§ TEXT EXCERPT
****************************************

Thinking you are doing your waist a favour by filling up on cauliflower steaks, mushroom buns and lettuce leaf wraps is a hiding to nutritional nothing – within the hour you will be ready to devour half a cow. Get straight down to business with a 200g lean sirloin steak. Not only does it come with 48g of your 55g target of protein for the day, which keeps you full and staves off hunger pangs, far from being bad for your arteries, it provides just 9g of fat, over half of which is unsaturated, the type that is positively good for your heart. Add to this the iron it gives you for pumping oxygen round your body (23 per cent RDA) and zinc (80 per cent RDA) for robust immunity. It’s a lean no-brainer.
3. Forget summer Sangria.
It is loaded with lemonade and therefore a good four teaspoons of sugar in a typical 300ml long glass. Instead switch to shandy using a zero-calorie lemonade. That’s one unit per long, cooling pint and fewer than 100 calories compared with at least 260 calories in a sticky, summer Sangria.

****************************************

§ RECORDED INFORMATION
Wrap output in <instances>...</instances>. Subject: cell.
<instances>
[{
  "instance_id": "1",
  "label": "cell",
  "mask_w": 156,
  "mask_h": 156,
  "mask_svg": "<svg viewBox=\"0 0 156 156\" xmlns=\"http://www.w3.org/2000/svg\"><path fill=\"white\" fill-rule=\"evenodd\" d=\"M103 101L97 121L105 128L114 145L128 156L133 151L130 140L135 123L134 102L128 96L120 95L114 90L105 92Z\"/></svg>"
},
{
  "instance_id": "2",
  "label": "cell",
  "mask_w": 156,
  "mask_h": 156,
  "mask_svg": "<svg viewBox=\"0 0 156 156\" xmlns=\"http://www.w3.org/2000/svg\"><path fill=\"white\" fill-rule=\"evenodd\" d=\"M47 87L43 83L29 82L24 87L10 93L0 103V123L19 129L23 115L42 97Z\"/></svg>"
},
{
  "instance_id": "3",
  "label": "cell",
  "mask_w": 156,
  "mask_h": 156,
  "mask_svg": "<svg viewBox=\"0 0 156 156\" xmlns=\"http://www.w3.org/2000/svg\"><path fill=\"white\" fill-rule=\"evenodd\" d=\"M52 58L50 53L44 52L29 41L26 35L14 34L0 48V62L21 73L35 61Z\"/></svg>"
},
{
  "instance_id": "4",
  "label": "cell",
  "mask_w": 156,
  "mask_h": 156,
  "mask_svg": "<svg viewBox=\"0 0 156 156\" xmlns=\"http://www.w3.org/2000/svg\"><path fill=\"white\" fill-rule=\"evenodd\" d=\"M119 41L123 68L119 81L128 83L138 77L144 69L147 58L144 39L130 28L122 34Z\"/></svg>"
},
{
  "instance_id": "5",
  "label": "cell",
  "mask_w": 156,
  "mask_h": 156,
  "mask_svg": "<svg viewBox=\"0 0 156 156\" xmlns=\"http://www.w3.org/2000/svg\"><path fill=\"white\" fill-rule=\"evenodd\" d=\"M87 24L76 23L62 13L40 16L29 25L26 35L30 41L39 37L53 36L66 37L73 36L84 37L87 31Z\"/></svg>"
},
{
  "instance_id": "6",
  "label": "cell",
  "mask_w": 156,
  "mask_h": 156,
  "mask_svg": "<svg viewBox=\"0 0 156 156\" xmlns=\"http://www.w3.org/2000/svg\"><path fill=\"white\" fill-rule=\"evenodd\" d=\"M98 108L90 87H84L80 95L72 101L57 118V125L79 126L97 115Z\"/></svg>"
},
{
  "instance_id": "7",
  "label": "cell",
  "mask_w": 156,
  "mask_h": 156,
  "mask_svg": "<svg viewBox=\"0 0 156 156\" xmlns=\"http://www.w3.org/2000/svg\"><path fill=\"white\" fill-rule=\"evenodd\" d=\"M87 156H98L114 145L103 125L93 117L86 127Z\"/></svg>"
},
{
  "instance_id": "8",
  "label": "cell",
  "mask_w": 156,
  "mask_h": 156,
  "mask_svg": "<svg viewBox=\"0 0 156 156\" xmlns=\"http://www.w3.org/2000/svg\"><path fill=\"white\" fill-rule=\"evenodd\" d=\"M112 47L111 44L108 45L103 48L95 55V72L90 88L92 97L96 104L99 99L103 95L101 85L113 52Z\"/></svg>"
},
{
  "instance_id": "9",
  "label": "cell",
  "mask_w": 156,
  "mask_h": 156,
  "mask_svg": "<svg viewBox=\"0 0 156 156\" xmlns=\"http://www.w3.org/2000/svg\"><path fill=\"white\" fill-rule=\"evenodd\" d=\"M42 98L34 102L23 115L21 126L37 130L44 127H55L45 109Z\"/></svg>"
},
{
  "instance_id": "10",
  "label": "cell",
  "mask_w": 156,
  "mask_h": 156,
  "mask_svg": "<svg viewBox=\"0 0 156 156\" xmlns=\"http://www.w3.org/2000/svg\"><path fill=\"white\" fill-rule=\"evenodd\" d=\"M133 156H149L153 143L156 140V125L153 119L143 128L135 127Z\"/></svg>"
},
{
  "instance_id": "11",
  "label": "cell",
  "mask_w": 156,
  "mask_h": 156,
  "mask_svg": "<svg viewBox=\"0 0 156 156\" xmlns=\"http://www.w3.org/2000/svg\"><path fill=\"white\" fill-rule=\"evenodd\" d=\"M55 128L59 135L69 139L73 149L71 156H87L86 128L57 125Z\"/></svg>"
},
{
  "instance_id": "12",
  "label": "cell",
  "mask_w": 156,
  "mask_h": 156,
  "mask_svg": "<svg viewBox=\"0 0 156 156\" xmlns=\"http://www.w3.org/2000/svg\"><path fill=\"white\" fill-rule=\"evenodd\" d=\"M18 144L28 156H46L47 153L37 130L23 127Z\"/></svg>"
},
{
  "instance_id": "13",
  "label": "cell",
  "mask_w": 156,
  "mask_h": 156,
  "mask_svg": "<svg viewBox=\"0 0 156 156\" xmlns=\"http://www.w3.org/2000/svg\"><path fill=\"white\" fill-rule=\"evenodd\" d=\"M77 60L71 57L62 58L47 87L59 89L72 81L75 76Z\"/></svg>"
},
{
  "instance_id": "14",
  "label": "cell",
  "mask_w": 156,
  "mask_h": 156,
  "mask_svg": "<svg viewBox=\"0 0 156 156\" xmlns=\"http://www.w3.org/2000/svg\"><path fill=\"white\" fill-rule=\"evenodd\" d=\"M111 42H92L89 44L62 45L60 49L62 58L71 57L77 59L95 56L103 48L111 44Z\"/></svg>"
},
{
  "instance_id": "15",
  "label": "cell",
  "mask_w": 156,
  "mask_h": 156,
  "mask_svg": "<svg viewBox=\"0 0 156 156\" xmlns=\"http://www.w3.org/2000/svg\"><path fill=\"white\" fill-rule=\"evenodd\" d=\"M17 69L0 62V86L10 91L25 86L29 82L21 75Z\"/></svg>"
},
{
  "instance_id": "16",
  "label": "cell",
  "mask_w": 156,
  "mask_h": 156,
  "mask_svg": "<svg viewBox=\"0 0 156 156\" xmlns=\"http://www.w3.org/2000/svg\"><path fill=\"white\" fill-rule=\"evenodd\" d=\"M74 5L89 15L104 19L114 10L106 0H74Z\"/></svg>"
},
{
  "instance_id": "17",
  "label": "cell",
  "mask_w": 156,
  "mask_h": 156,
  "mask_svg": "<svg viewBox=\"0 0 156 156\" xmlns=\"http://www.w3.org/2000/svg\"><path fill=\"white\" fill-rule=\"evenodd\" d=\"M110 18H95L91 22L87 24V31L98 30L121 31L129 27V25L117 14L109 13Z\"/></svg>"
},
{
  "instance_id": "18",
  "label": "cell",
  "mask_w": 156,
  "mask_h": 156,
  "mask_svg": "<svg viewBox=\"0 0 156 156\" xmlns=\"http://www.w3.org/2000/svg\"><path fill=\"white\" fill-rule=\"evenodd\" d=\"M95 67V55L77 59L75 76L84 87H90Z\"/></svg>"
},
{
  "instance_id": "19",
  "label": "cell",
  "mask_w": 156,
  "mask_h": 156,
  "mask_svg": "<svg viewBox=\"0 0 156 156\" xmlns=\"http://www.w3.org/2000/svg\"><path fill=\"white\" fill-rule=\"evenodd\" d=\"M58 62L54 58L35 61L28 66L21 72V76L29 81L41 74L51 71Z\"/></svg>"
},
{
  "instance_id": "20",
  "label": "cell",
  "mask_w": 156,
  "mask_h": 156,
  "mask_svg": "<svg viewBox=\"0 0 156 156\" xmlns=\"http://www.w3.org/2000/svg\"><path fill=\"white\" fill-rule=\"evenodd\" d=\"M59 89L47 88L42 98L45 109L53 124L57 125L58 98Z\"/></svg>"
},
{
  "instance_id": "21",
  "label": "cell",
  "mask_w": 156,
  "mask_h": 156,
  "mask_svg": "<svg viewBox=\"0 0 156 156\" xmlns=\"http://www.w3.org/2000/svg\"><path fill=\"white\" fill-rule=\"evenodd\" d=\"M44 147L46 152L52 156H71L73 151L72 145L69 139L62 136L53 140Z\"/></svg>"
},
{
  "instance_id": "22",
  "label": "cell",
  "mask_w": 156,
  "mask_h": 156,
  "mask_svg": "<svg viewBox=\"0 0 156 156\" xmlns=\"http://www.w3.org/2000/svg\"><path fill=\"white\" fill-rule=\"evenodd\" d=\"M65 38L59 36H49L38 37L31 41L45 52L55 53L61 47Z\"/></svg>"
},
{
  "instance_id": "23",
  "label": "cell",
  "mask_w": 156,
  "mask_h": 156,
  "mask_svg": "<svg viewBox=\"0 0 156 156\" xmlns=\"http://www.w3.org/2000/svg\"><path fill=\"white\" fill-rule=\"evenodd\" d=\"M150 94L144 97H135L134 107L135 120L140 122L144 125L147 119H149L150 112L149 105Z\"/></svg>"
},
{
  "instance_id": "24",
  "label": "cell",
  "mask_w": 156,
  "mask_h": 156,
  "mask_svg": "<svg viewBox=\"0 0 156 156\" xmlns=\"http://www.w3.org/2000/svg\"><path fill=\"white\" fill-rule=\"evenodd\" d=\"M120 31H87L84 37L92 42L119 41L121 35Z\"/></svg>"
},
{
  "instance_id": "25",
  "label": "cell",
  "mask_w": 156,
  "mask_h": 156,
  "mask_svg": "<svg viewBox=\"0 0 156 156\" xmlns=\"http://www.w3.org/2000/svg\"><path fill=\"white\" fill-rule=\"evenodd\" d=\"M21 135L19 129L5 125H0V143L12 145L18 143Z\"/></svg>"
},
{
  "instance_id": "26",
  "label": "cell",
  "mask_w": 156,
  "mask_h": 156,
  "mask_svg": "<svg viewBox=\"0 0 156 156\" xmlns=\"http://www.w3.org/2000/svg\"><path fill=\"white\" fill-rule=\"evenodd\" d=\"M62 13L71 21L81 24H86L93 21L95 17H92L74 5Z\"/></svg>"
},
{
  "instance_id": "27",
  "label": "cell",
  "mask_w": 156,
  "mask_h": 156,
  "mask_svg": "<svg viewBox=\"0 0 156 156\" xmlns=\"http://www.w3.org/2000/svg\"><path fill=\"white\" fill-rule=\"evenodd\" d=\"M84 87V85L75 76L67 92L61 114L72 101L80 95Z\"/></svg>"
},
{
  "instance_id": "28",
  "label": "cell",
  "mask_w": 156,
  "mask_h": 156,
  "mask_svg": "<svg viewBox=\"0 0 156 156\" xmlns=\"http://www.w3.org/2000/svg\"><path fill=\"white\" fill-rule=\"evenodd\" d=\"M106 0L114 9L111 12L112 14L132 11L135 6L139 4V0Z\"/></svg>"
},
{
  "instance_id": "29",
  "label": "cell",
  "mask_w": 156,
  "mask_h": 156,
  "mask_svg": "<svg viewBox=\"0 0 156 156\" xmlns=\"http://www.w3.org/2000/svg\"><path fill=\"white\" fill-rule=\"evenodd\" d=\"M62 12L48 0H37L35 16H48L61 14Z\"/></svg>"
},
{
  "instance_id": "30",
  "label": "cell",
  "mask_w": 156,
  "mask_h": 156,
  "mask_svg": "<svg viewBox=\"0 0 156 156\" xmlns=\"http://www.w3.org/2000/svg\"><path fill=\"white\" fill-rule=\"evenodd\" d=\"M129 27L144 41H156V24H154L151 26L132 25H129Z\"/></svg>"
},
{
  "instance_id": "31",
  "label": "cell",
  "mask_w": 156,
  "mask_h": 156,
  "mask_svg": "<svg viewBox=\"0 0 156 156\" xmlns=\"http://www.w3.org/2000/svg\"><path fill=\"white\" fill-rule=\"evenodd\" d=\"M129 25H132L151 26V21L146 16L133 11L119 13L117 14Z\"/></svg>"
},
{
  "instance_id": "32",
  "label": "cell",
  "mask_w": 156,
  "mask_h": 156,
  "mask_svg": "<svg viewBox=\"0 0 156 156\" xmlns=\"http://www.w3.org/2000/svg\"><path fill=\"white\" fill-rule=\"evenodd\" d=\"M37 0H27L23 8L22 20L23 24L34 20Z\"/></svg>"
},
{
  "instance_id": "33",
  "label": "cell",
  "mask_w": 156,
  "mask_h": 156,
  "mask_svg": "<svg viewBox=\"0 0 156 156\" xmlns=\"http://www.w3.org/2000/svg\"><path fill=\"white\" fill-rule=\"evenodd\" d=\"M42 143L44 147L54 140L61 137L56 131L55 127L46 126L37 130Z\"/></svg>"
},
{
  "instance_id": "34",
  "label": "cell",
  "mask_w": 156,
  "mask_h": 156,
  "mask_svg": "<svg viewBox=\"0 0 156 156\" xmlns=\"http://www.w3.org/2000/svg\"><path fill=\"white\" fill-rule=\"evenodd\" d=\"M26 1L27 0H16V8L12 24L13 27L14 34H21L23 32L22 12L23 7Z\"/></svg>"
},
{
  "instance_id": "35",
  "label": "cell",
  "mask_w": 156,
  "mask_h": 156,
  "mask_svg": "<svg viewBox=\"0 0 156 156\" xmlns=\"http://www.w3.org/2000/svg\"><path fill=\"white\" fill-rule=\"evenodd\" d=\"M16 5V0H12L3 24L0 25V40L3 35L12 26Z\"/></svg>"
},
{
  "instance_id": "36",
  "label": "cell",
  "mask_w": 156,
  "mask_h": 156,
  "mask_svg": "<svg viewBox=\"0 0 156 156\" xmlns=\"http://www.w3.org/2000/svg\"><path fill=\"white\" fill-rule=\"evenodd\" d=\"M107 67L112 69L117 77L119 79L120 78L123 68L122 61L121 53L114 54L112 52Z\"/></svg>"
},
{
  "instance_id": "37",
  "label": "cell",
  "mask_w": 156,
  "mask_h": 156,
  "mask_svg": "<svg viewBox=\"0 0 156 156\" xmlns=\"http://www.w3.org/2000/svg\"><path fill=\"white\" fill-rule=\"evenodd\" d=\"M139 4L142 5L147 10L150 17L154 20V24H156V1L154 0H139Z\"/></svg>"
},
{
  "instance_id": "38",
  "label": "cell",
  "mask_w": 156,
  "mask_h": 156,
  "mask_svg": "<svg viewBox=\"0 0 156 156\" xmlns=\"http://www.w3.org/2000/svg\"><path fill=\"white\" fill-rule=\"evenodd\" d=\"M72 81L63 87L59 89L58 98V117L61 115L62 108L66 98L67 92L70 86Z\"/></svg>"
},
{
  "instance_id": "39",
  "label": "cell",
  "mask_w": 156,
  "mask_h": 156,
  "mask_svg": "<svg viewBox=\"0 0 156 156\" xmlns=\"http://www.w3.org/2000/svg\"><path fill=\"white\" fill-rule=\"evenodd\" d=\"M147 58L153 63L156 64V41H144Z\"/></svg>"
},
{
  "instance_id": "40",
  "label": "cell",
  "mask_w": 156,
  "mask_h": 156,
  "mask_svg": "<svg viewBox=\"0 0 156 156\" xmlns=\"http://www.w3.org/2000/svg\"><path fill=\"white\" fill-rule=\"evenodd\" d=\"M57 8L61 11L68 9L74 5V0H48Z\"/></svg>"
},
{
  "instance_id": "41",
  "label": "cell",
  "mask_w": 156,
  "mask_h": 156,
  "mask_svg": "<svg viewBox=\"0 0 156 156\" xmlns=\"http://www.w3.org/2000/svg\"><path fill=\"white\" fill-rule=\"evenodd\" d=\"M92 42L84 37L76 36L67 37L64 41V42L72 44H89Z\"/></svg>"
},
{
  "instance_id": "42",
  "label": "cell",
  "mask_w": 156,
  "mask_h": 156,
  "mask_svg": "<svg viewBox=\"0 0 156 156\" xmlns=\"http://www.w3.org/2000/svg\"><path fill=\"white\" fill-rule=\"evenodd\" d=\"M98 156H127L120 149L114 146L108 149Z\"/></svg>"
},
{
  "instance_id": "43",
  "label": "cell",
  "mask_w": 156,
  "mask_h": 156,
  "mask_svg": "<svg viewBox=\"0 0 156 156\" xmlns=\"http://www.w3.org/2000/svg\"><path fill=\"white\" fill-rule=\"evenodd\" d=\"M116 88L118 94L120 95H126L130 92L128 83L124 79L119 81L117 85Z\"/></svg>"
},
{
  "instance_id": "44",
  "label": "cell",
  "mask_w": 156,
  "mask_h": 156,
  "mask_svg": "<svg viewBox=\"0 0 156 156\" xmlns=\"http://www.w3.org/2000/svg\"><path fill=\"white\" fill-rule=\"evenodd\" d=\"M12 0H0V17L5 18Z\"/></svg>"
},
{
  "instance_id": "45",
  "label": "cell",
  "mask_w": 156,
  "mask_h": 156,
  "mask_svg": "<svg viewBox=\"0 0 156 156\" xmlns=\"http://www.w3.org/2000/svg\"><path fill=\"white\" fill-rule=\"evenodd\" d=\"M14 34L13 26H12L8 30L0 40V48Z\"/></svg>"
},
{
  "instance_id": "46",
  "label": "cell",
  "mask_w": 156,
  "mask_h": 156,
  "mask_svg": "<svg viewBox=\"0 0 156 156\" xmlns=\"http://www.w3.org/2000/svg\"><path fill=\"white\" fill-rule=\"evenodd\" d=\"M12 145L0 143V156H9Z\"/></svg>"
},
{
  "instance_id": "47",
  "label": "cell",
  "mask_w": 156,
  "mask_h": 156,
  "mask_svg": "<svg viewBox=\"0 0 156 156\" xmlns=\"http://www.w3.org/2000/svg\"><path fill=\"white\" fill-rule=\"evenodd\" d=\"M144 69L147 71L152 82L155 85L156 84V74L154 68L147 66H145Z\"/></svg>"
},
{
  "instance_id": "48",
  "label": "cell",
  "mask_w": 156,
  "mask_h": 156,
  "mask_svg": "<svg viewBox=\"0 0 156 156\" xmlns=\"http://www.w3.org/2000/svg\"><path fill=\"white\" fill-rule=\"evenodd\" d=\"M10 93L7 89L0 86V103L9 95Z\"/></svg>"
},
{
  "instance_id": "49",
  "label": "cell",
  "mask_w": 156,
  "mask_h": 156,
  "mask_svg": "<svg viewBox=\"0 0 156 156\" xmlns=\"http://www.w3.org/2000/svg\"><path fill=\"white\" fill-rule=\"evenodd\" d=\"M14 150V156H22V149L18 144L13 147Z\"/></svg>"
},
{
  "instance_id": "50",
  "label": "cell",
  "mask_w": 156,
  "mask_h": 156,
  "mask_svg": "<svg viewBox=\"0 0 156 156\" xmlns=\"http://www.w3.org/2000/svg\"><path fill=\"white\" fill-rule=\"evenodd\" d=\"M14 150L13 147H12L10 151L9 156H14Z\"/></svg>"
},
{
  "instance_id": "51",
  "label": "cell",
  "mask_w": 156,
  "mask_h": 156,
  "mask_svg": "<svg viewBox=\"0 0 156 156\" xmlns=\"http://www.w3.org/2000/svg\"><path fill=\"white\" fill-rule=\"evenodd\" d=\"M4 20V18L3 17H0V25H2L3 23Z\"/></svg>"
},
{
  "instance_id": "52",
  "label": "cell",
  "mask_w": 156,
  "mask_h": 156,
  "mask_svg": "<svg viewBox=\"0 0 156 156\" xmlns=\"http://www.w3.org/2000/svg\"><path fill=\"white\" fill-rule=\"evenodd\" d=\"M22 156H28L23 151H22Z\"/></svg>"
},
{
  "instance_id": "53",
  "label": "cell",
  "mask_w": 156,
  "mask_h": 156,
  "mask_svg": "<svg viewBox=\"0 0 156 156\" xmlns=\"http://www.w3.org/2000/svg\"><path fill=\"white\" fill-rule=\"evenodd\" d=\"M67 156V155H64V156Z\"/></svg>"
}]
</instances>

****************************************

§ TASK DESCRIPTION
According to the text on food and drink choices, how many grams of protein does a 200g lean sirloin steak provide? The listing is separate material and has no connection to the text on food and drink choices.

§ TASK RESULT
It provides 48g of protein, out of a daily target of 55g.